The idea on which they differed was on the purpose of the Second Amendment as a means to resist tyranny. “It’s fanciful to think that guns in the hands of citizens acts as a realistic check,” said Donohue. “They’re not really trained to do so. And it’s fanciful to think that the military would ever turn on U.S. citizens.” [More]"Ever" is a long time. Especially with the grid so vulnerable, the economy strained to the breaking point and foreign and domestic enemies stepping up the belligerence as their capabilities increase.

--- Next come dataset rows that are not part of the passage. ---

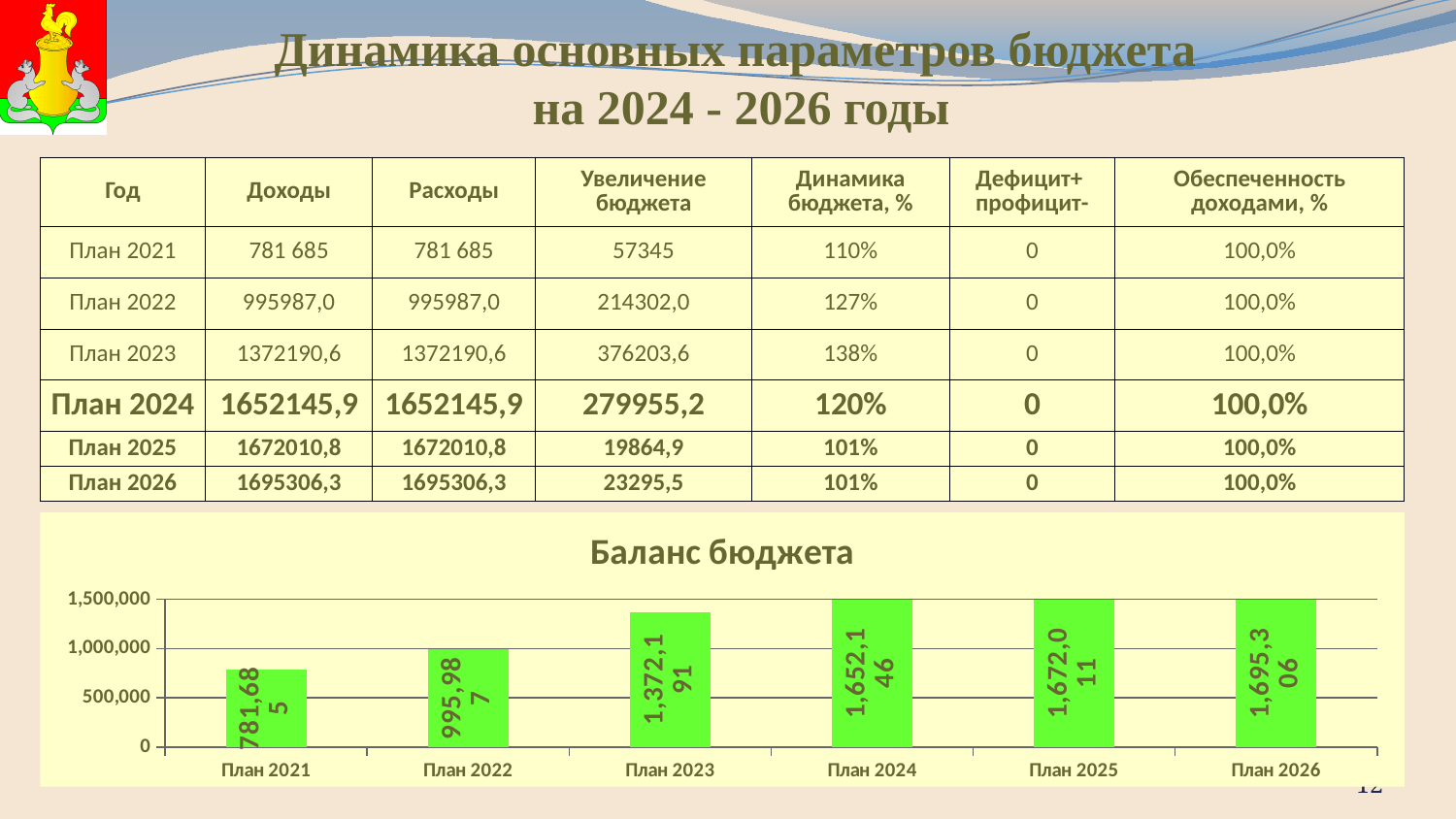
Which category has the lowest value in the Баланс бюджета chart? План 2021 What is the difference between the values for План 2026 and План 2025 in the Баланс бюджета chart? 23,295 In the Баланс бюджета chart, is the value for План 2021 greater or less than 1,000,000? less What is the value for План 2026 in the Баланс бюджета chart? 1,695,306 Do the values in the Баланс бюджета chart rise or fall from План 2021 to План 2026? rise How many categories are shown on the x axis of the Баланс бюджета chart? 6 What kind of chart is the Баланс бюджета chart? bar chart What is the value for План 2023 in the Баланс бюджета chart? 1,372,191 Which category has the highest value in the Баланс бюджета chart? План 2026 What is the value for План 2021 in the Баланс бюджета chart? 781,685 What is the difference between the values for План 2022 and План 2021 in the Баланс бюджета chart? 214,302 In the Баланс бюджета chart, which is larger: the value for План 2023 or the value for План 2022? План 2023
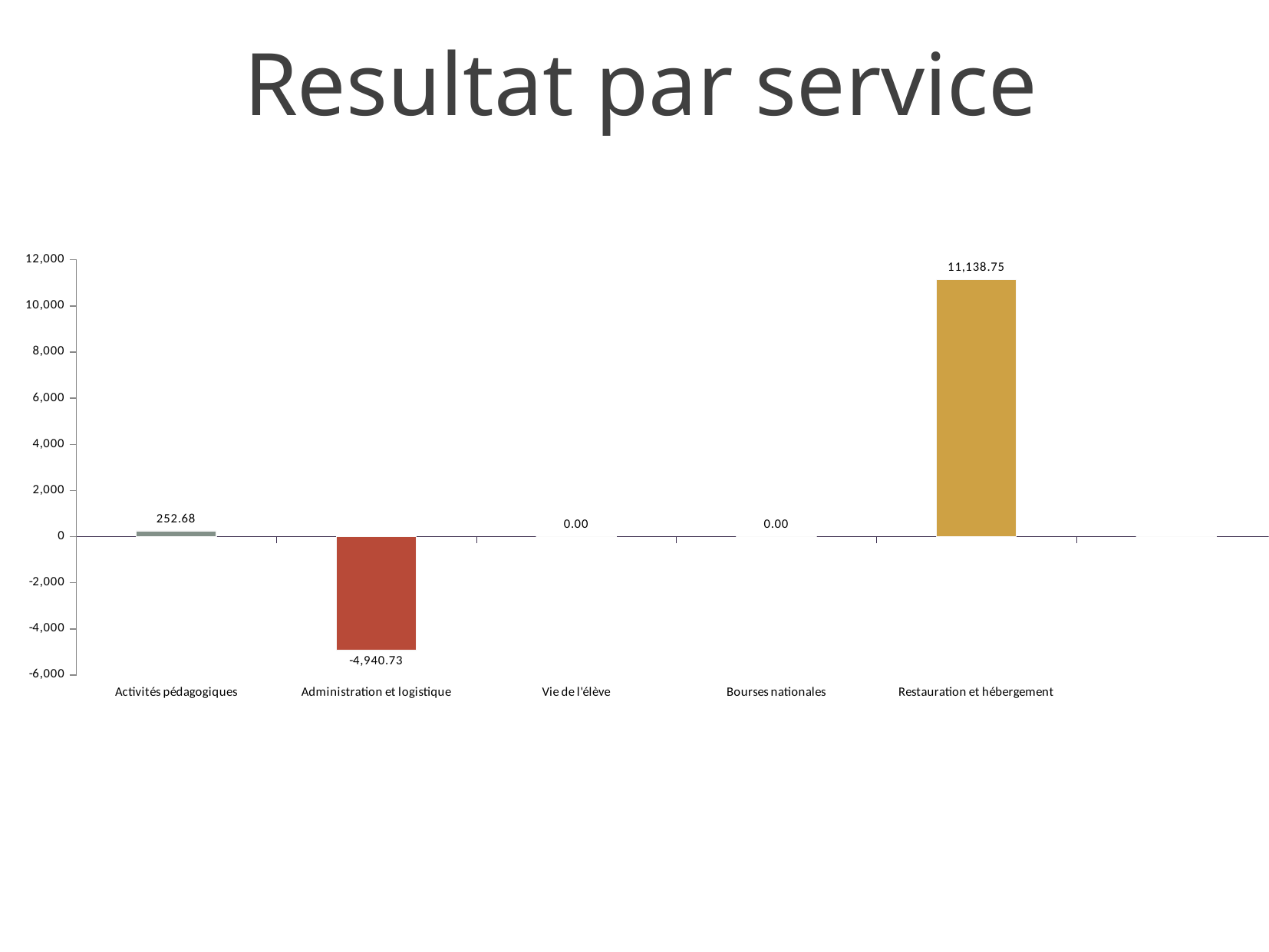
What is the value for Restauration et hébergement? 11,138.75 Which category has the lowest value? Administration et logistique What is the value for Vie de l'élève? 0.00 How many categories are shown on the x axis? 5 What is the value for Activités pédagogiques? 252.68 Which is larger, the value for Activités pédagogiques or the value for Administration et logistique? Activités pédagogiques What kind of chart is shown on the slide? bar chart What is the value for Administration et logistique? -4,940.73 Which category has the highest value? Restauration et hébergement What is the title of the slide? Resultat par service What is the difference between the values for Restauration et hébergement and Activités pédagogiques? 10,886.07 Is the value for Restauration et hébergement greater or less than 10,000? greater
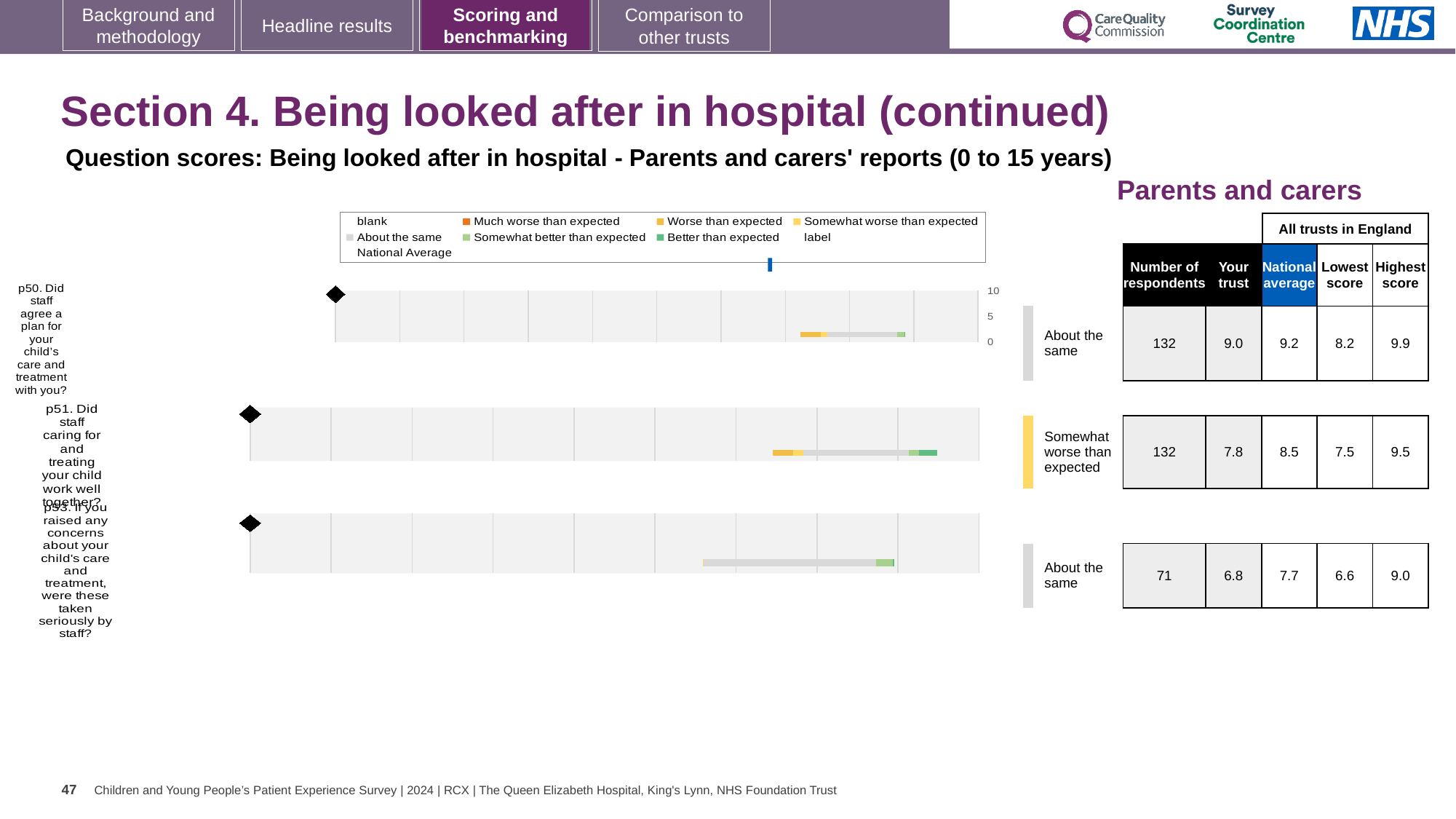
For question p50 (Did staff agree a plan for your child's care and treatment with you?), what is the 'Your trust' score? 9.0 For question p53, what is the highest score among all trusts in England? 9.0 For question p51 (Did staff caring for and treating your child work well together?), what is the national average score? 8.5 How many respondents are shown for question p53 (If you raised any concerns about your child's care and treatment, were these taken seriously by staff?)? 71 How many question charts are shown on this slide? 3 What benchmark category is shown for question p51? Somewhat worse than expected Which question has the lowest 'Your trust' score on this slide? p53 For question p51, which is larger: the 'Your trust' score or the national average? National average For question p50, what is the difference between the national average and the 'Your trust' score? 0.2 For question p53, what is the difference between the highest score and the lowest score among all trusts in England? 2.4 Which question has the highest 'Your trust' score on this slide? p50 What kind of chart is used to show the question scores on this slide? Bar chart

Where in history is any civilization guaranteed stasis? Has not despotism and mass destruction plagued every civilization that preceded ours? Is it not, in fact, still commonplace throughout the globe? By what suspension of reality, by what denial of the observable and the probable, by what art, device or magic are we sheltered few immune from catastrophe? Are we certain, from our brief and privileged vantage point, that such things will ever remain headline curiosities? Is it not just plain stupid to proclaim that our familiar way of life will forever be the norm, when everything that has gone before us shows we are, instead, the extremely lucky beneficiaries of a rare and fortunate convergence of circumstances; and one, by the way, that has only been preserved under force of arms?

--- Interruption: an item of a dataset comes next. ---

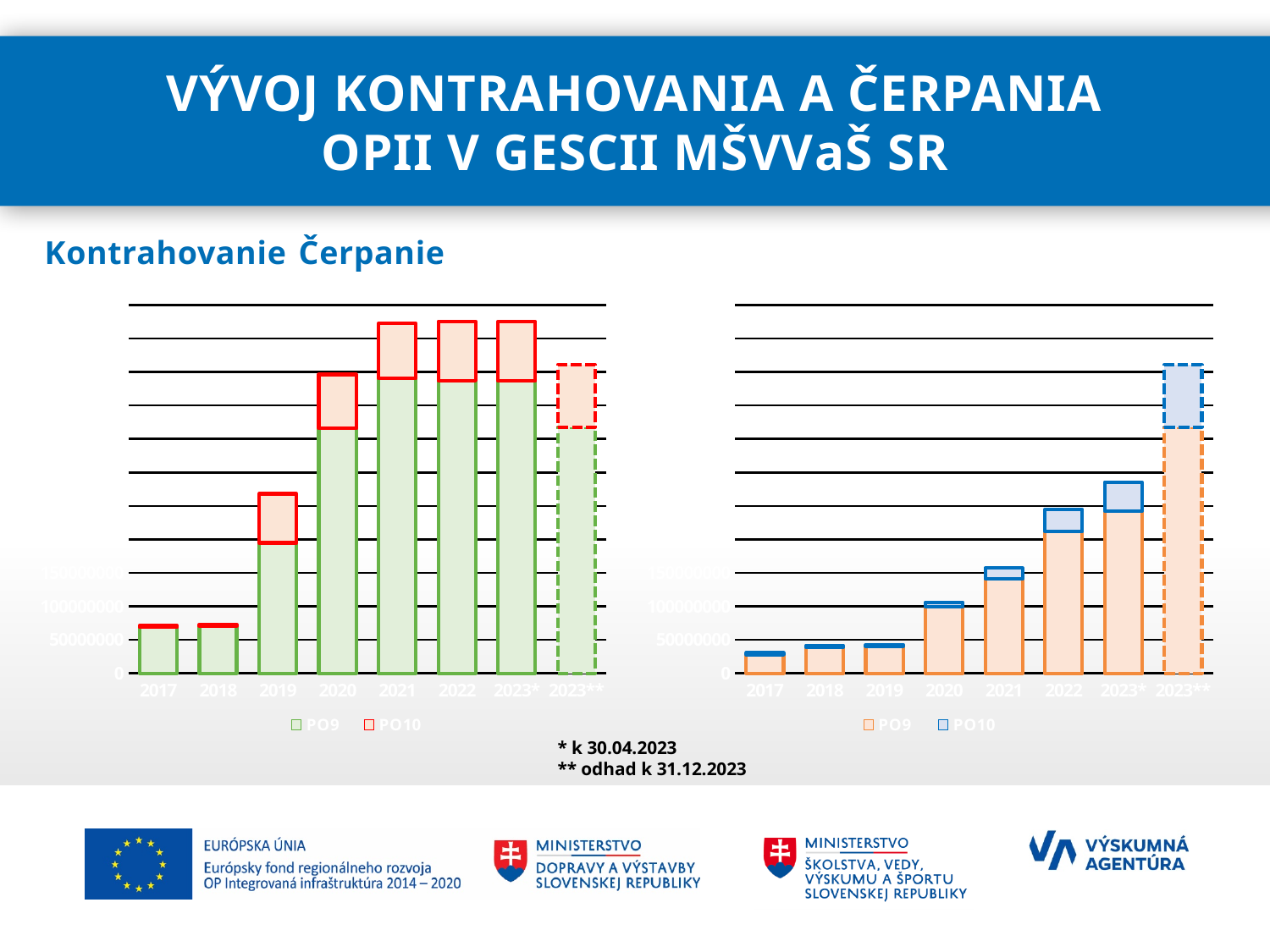
In the Čerpanie chart on the right, do the total bar values generally rise or fall from 2017 to 2023**? Rise In the Čerpanie chart on the right, which year has the highest total bar? 2023** In the Čerpanie chart on the right, which total bar is larger, 2022 or 2023**? 2023** In both charts, which year category is drawn with dashed bar outlines? 2023** In the Čerpanie chart on the right, is the total value for 2023** greater or less than 150000000? greater In the Kontrahovanie chart on the left, is the PO9 value for 2019 greater or less than 150000000? greater In the Čerpanie chart on the right, is the total value for 2017 greater or less than 50000000? less What are the two legend entries of the Kontrahovanie chart on the left? PO9 and PO10 How many year categories are shown on the x axis of the Kontrahovanie chart on the left? 8 How many series does the legend of the Čerpanie chart on the right list? 2 In the Kontrahovanie chart on the left, which total bar is larger, 2019 or 2020? 2020 What kind of chart is the Kontrahovanie chart on the left? Stacked bar chart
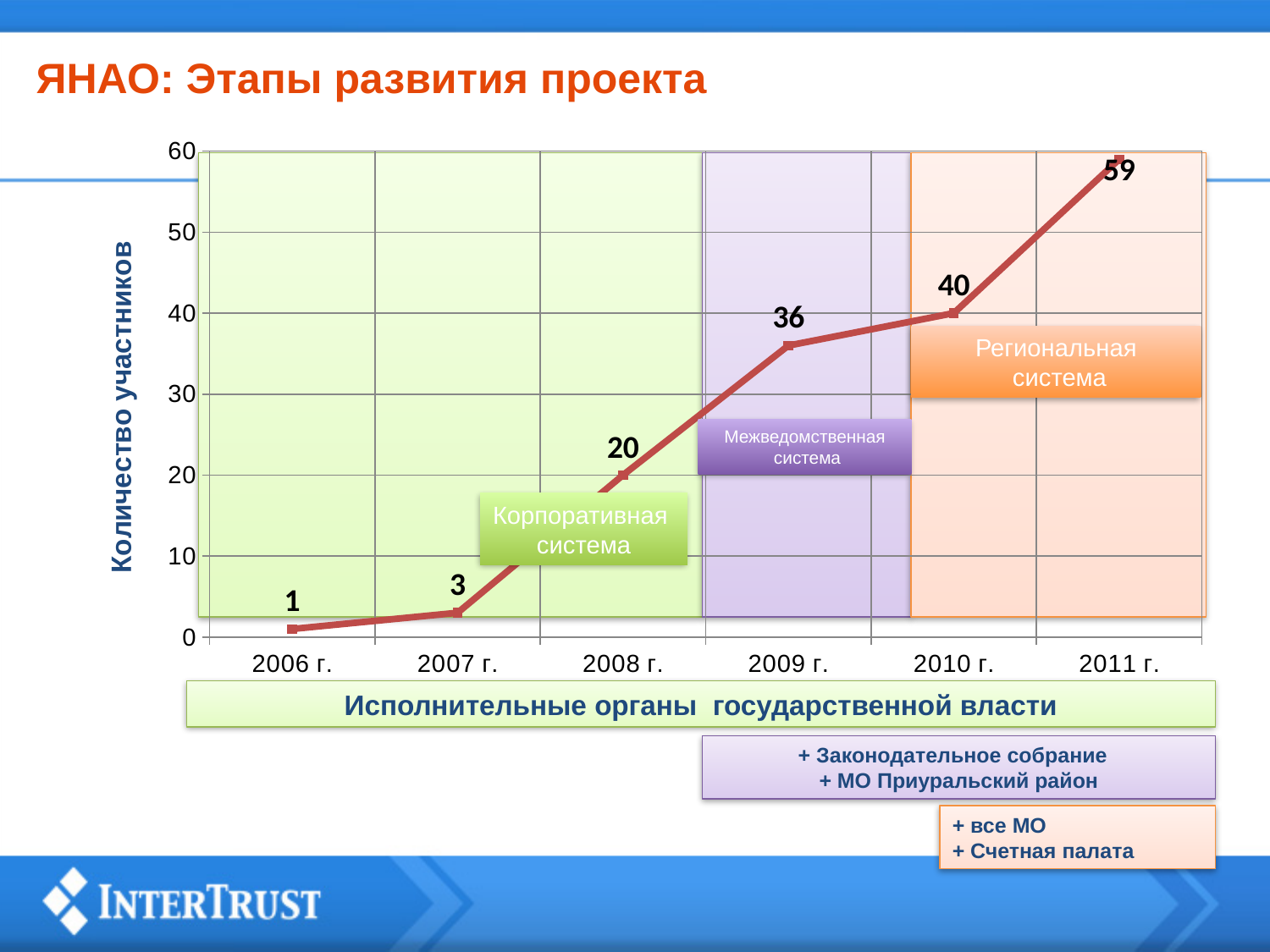
Which year has the highest number of participants? 2011 г. What is the number of participants in 2010 г.? 40 Which year has the lowest number of participants? 2006 г. What is the label of the y axis? Количество участников What is the difference in participants between 2009 г. and 2008 г.? 16 How many years are plotted on the x axis? 6 Which year has more participants, 2007 г. or 2009 г.? 2009 г. What is the number of participants in 2006 г.? 1 What is the difference in participants between 2011 г. and 2010 г.? 19 What kind of chart is shown on the slide? line chart What is the number of participants in 2008 г.? 20 Do the values rise or fall from 2006 г. to 2011 г.? rise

Methinks the good "professor" is a dolt.
3 comments:
Donahue's ignorance of how firearms work is truly amazing in its depth. As far as the inability of civilians' ability to resist government tyranny, I would suggest he think about where are the people who trained our military members. I would further suggest he speak with many of the retired military in my area who are those trainers who still retain all of those skills. Just a little criticism of this sophomoric (wise fool) professor.
Yes. I would suggest the good professor look into the history of the Mujahedeen, or the Viet Cong....

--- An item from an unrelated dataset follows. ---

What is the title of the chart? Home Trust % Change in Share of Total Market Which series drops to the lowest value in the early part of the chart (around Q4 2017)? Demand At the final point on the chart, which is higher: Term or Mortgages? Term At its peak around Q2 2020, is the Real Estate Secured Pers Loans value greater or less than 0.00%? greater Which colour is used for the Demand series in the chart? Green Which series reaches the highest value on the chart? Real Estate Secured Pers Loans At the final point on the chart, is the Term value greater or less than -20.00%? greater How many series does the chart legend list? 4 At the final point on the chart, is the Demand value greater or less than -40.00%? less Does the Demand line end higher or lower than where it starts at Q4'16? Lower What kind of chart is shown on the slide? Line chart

"The firepower available when the Bill of Rights was written is not comparable to today’s firepower."
Irrelevant point. The "arms" in the right to keep and bear arms also refers to edged weapons. A bayonet or sword is just as deadly now as they were then. A colonial-era musket ball will readily kill now as it could then. A platoon of thirty men with colonial-era single shot rifles can kill as many people without reloading as one man with a modern rifle equipped with a thirty round magazine, but then an automobile will carry more people, further and faster, in more comfort than a horse. Radio and television efficiently reach more people than a single page printing press, yet the freedom of the press is the same for these media.